— begin Provided material —

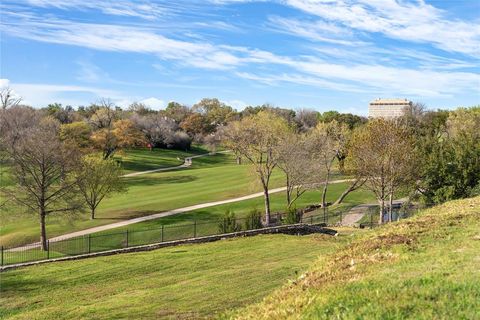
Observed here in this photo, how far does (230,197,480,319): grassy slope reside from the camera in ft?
23.1

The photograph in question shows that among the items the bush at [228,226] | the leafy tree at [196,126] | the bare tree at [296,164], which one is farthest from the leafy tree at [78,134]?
the leafy tree at [196,126]

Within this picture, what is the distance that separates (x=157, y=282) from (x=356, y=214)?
27.6m

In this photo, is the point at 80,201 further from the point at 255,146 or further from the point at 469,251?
the point at 469,251

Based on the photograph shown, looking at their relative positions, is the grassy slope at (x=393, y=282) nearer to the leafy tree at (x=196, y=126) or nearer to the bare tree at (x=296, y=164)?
the bare tree at (x=296, y=164)

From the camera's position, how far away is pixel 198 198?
48.9m

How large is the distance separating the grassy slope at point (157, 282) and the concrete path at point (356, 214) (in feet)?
39.8

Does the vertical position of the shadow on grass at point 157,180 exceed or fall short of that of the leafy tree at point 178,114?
it falls short

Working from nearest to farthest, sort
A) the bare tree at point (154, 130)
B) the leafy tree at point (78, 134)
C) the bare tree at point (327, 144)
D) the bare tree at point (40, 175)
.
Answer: the bare tree at point (40, 175)
the bare tree at point (327, 144)
the leafy tree at point (78, 134)
the bare tree at point (154, 130)

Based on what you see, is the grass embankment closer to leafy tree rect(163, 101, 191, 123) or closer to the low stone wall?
the low stone wall

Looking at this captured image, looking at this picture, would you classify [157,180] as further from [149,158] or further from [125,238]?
[125,238]

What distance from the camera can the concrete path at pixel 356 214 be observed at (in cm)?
3872

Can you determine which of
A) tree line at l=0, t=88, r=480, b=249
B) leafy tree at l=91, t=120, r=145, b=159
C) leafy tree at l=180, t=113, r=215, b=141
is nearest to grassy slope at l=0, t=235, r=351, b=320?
tree line at l=0, t=88, r=480, b=249

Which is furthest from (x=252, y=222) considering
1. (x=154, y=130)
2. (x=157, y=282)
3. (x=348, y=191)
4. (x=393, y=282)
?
(x=154, y=130)

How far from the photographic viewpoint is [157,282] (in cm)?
1831
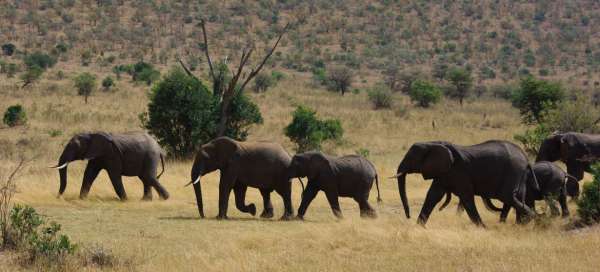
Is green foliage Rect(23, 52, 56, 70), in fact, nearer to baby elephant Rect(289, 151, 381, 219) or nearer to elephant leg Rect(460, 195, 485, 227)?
baby elephant Rect(289, 151, 381, 219)

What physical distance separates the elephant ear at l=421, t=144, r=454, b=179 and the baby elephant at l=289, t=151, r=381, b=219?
2490 millimetres

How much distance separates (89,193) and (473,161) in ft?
35.0

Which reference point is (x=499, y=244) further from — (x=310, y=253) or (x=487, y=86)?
(x=487, y=86)

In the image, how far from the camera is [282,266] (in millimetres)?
12812

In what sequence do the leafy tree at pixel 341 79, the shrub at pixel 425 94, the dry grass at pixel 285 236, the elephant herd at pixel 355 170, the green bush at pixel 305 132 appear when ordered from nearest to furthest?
the dry grass at pixel 285 236, the elephant herd at pixel 355 170, the green bush at pixel 305 132, the shrub at pixel 425 94, the leafy tree at pixel 341 79

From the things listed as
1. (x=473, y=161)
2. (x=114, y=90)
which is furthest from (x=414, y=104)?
(x=473, y=161)

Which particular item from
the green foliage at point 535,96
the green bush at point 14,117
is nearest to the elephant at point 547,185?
the green bush at point 14,117

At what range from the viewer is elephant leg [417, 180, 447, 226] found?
17656 millimetres

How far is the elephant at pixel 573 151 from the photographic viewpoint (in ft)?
77.8

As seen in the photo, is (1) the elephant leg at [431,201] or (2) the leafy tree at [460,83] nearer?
(1) the elephant leg at [431,201]

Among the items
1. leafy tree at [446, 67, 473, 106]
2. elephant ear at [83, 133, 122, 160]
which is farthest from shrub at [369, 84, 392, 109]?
elephant ear at [83, 133, 122, 160]

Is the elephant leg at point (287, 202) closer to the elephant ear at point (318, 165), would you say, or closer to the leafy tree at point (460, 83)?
the elephant ear at point (318, 165)

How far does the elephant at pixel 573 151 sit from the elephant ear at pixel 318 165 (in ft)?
22.4

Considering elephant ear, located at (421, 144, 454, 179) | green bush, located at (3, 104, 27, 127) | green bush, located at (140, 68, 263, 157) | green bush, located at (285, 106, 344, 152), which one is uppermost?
elephant ear, located at (421, 144, 454, 179)
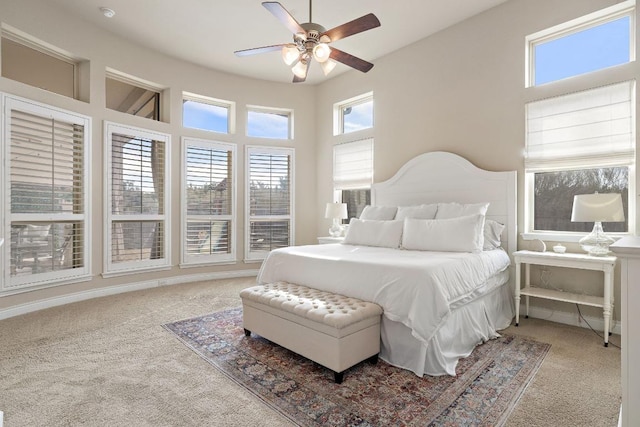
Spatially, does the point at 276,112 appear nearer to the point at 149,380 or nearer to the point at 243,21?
the point at 243,21

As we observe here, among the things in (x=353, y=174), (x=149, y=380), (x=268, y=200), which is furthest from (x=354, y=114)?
(x=149, y=380)

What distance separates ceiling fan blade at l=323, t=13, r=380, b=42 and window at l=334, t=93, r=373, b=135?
267 centimetres

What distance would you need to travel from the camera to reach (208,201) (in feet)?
17.6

— end Provided material —

> **Written request**: Reproduce the material above word for word, with every line intact, but omit the pictures from your answer.

> **The output**:
Observed here in this photo, how far does (230,197,480,319): grassy slope reside from the camera in ft?
23.1

The photograph in question shows that among the items the bush at [228,226] | the leafy tree at [196,126] | the bare tree at [296,164], which one is farthest from the leafy tree at [78,134]?
the leafy tree at [196,126]

Within this picture, what is the distance that separates (x=157, y=282) from (x=356, y=214)?
27.6m

In this photo, is the point at 80,201 further from the point at 255,146 or further from the point at 469,251?
the point at 469,251

Based on the photograph shown, looking at their relative positions, is the grassy slope at (x=393, y=282) nearer to the leafy tree at (x=196, y=126) or nearer to the bare tree at (x=296, y=164)?
the bare tree at (x=296, y=164)

From the camera's position, how far away is pixel 198 198?
48.9m

How large is the distance separating the grassy slope at point (157, 282) and the concrete path at point (356, 214) (in feet)?
39.8

Does the vertical position of the shadow on grass at point 157,180 exceed or fall short of that of the leafy tree at point 178,114?
it falls short

Working from nearest to farthest, sort
A) the bare tree at point (154, 130)
B) the leafy tree at point (78, 134)
C) the bare tree at point (327, 144)
D) the bare tree at point (40, 175)
.
Answer: the bare tree at point (40, 175)
the bare tree at point (327, 144)
the leafy tree at point (78, 134)
the bare tree at point (154, 130)

Based on what you see, is the grass embankment closer to leafy tree rect(163, 101, 191, 123) or closer to the low stone wall?
the low stone wall

Looking at this captured image, looking at this picture, would you classify [157,180] as further from [149,158] or further from [125,238]?
[125,238]

What distance from the camera can the concrete path at pixel 356 214 be observed at (in cm)?
3872

Can you determine which of
A) tree line at l=0, t=88, r=480, b=249
B) leafy tree at l=91, t=120, r=145, b=159
C) leafy tree at l=180, t=113, r=215, b=141
is nearest to grassy slope at l=0, t=235, r=351, b=320?
tree line at l=0, t=88, r=480, b=249

Which is furthest from (x=252, y=222) considering
1. (x=154, y=130)
2. (x=157, y=282)
3. (x=348, y=191)
4. (x=393, y=282)
?
(x=154, y=130)

How far from the photographic viewpoint is [157,282] (in cm)?
1831
Is green foliage Rect(23, 52, 56, 70), in fact, nearer to baby elephant Rect(289, 151, 381, 219) or nearer to elephant leg Rect(460, 195, 485, 227)?
baby elephant Rect(289, 151, 381, 219)

What physical distance separates the elephant ear at l=421, t=144, r=454, b=179 and the baby elephant at l=289, t=151, r=381, b=219?
2490 millimetres

How much distance separates (89,193) and (473,161) in ft?
35.0

Which reference point is (x=499, y=244) further from — (x=310, y=253) or (x=487, y=86)?
(x=487, y=86)

In the image, how far from the camera is [282,266] (in millimetres)?
12812

In what sequence do the leafy tree at pixel 341 79, the shrub at pixel 425 94, the dry grass at pixel 285 236, the elephant herd at pixel 355 170, the green bush at pixel 305 132 appear when ordered from nearest to furthest?
the dry grass at pixel 285 236, the elephant herd at pixel 355 170, the green bush at pixel 305 132, the shrub at pixel 425 94, the leafy tree at pixel 341 79

From the things listed as
1. (x=473, y=161)
2. (x=114, y=90)
which is furthest from (x=414, y=104)?
(x=473, y=161)

Which particular item from
the green foliage at point 535,96
the green bush at point 14,117
is nearest to the elephant at point 547,185?
the green bush at point 14,117

At what range from the viewer is elephant leg [417, 180, 447, 226] found?
17656 millimetres

How far is the elephant at pixel 573 151 from the photographic viewpoint (in ft)?
77.8

As seen in the photo, is (1) the elephant leg at [431,201] or (2) the leafy tree at [460,83] nearer?
(1) the elephant leg at [431,201]

Among the items
1. leafy tree at [446, 67, 473, 106]
2. elephant ear at [83, 133, 122, 160]
which is farthest from shrub at [369, 84, 392, 109]?
elephant ear at [83, 133, 122, 160]

Is the elephant leg at point (287, 202) closer to the elephant ear at point (318, 165), would you say, or closer to the leafy tree at point (460, 83)?
the elephant ear at point (318, 165)

How far does the elephant at pixel 573 151 sit from the elephant ear at pixel 318 165 (in ft)?
22.4

Considering elephant ear, located at (421, 144, 454, 179) | green bush, located at (3, 104, 27, 127) | green bush, located at (140, 68, 263, 157) | green bush, located at (285, 106, 344, 152), which one is uppermost?
elephant ear, located at (421, 144, 454, 179)
Spatially, does the point at 276,112 appear nearer to the point at 149,380 or nearer to the point at 243,21?
the point at 243,21

As we observe here, among the things in (x=353, y=174), (x=149, y=380), (x=268, y=200), which is furthest from (x=354, y=114)?
(x=149, y=380)

What distance separates ceiling fan blade at l=323, t=13, r=380, b=42 and window at l=334, t=93, r=373, b=135?
267 centimetres

What distance would you need to travel from the camera to reach (208,201) (in feet)?
17.6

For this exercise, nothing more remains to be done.